- Work task -
Decide whether each statement agrees with the forum thread on drilling fife rail holes below, answering yes or no and quoting the deciding words: 1. The poster is drilling 135 holes with a pin vise. 2. Brass pieces should be cleaned with acetone before they are pickled. 3. The drilling jig is made by gluing two strips of wood together at right angles.

Do a search here at MSW on blackening.  There are lots of posts on blackening brass with many do's and don'ts.   A key point to remember is be sure the pieces are clean.  Best to pickle them first, then clean with acetone.  Avoid touching with your fingers as oils from your skin getting on the piece will screw up the process.   Tweezers are the way to go for handling.    

Allan

PLEASE take 30 SECONDS and sign up for the epic Nelson/Trafalgar project if you would like to see it made into a TV series.   Click on http://trafalgar.tv   There is no cost other than the 30 seconds of your time.  THANK YOU

 

  • 2 weeks later...
Posted

Here is an update....

The pins arrived and I am in the process of drilling 135 holes with my pin vise. 

 

I guess I didn't realize how tiny they would be: 

FifeRail.jpg.493cb99bdba35b2d2574fa85bfb8a741.jpg

It's one thing to talk about a pin that is 5mm long. Quite another when you drop one on the floor. 

 

Which brings up another question. @ah100mmentioned that he pinned his fife rails to the hull with brass nails. And I am aware that others have done this. But I don't see how it's possible to drill a hole for the a pin horizontally in the fife rail. 

 

You can see that I have some consistency issues even drilling vertical holes. Maybe a drill press is required for the consistency I would like to have. But I don't see how a horizontal hole could be drilled in this fife rail, even with a drill press. 

 

Hoping that  @ah100m or others can provide some insight. Everybody is so helpful here! 

Current build: Revell 1/96 Constitution

Posted
2 hours ago, ASlrWnt2C said:

You can see that I have some consistency issues even drilling vertical holes. Maybe a drill press is required for the consistency I would like to have. But I don't see how a horizontal hole could be drilled in this fife rail, even with a drill press. 

 

You can do it by hand if you build simple jigs to position your drill bit. To drill the holes for the pins, take two strips of wood and glue them together at right angles. Then, in the "crotch" of the "L" draw a line exactly parallel to the upright leg of the "L" which is exactly half the width of your pin rail away from the upright leg of the "L." Roughly in the center of this line, carefully drill two perfectly vertical holes along this line as wide apart from each other as you want the spacing between your pins in the rail. (It is important that the holes you drill in your jig are perpendicular to the face of the jig because they will guide your bit when drilling your pin rail holes.) Insert a pin or nail in one of these holes, sticking up through the wood to provide a register pin in the jig. 

 

Use this jig to drill your pin rail holes by placing your pin rail piece in the crotch of the "L" flat on its widest side (Avoiding the "register pin" for drilling the first hole.) Holding the rail piece squareinto the "L" crotch (or clamp it there, as you wish,) turn the jig over and drill your first pin rail hole as straight as possible through the hole drilled in the jig that doesn't have the pin in it. (You'll have to make sure that hole is going to be where you want a pin hole in the rail. Make a mark on the side of the rail where you want a pin and then line that up with the hole in jig using a reference line where needed.) When you have drilled the first hole, take your pin rail piece and slide the drilled hole in it over the pin in the jig, keeping the pin rail piece again pushed squarely into the crotch of the "L." Turn the jig over and drill another hole through the reference hole in the jig and through the pin rail piece. Repeat the process as many times as you want holes in your pin rail. They should all come out perfectly spaced in a straight line. (The line of pin holes will not end up right in the middle of the length of pin rail if your guide hole in the jig isn't drilled perpendicular to the face of the jig. If the pin holes are drilled at an angle, they will come out a bit off, but the error should be consistent, at least.)

- Data under study -
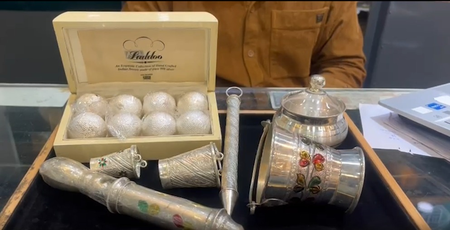 Lucknow’s bullion market shines with gold-silver plated pichkaris, buckets for Holi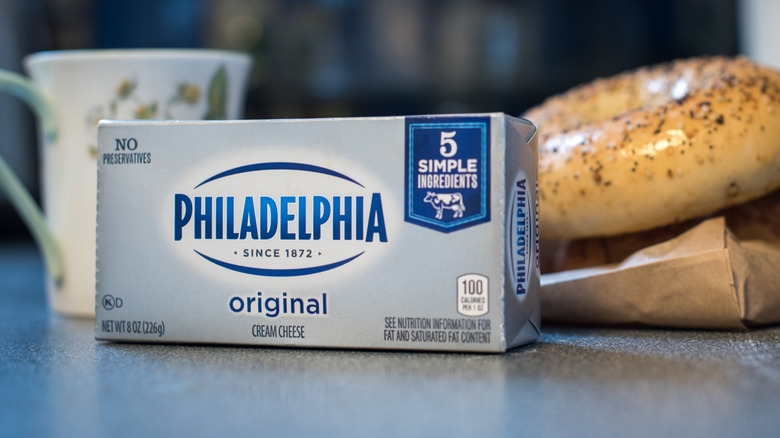 Philadelphia cream cheese and bagel on counter
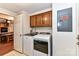 Convenient laundry room with washer, dryer, and overhead cabinets at 8327 Walkup Rd, Waxhaw, NC 28173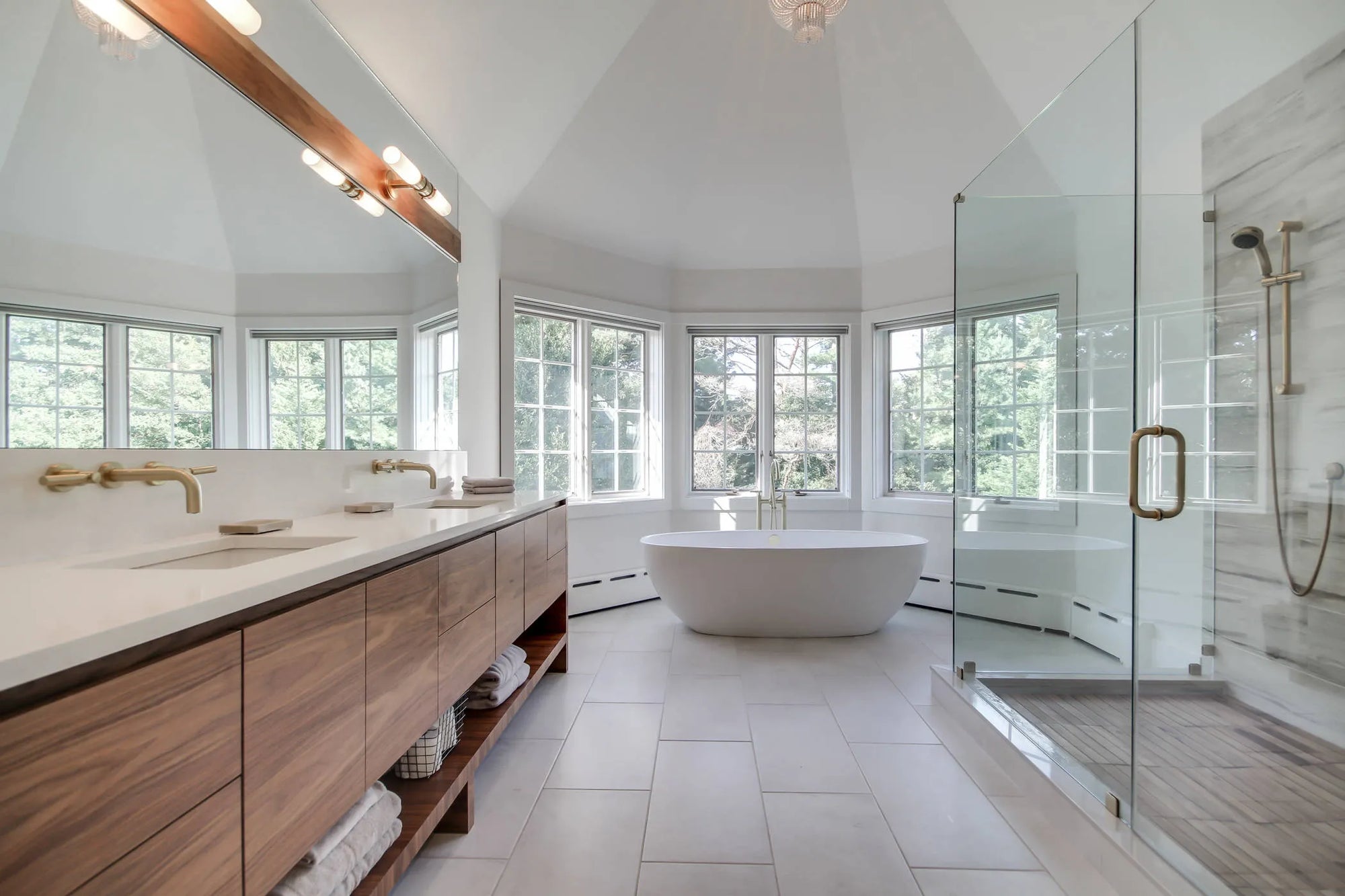 A sleek white freestanding bathtub in a luxurious modern bathroom with large windows, gold fixtures, and vaulted ceilings.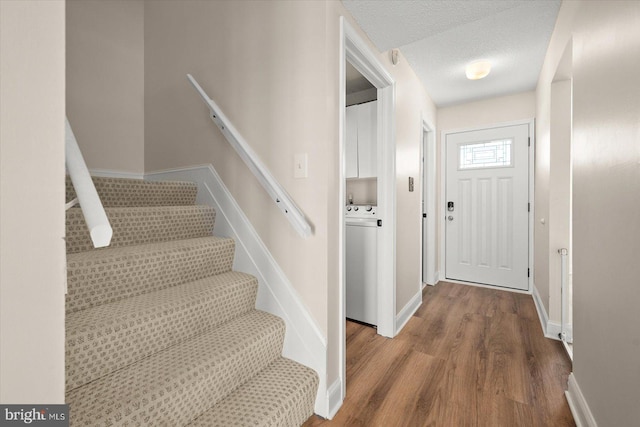 foyer featuring a textured ceiling and hardwood / wood-style flooring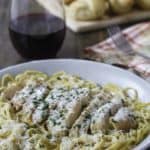 Homemade copycat Olive Garden Grilled Chicken and Alfredo Sauce with Pasta in a bowl next to a glass of red wine.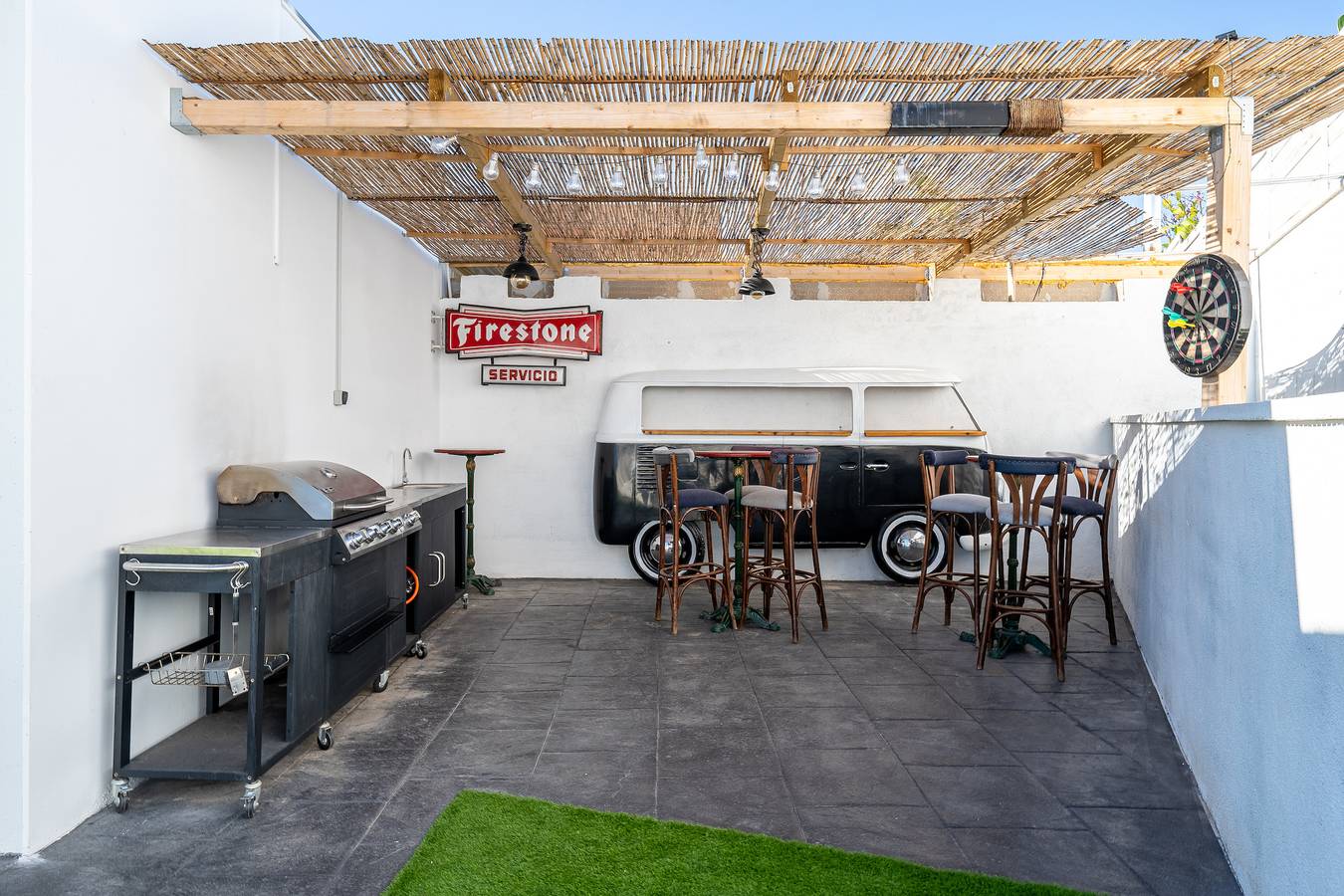 Zona de barbacoa con comedor exterior bajo pérgola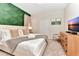 Well-lit bedroom with a luxurious bed, modern dresser, and decorative accents at 4021 Lana Ave, Davenport, FL 33897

- Solution for this task -
1. Yes: "I am in the process of drilling 135 holes with my pin vise."
2. No: "Best to pickle them first, then clean with acetone."
3. Yes: "take two strips of wood and glue them together at right angles."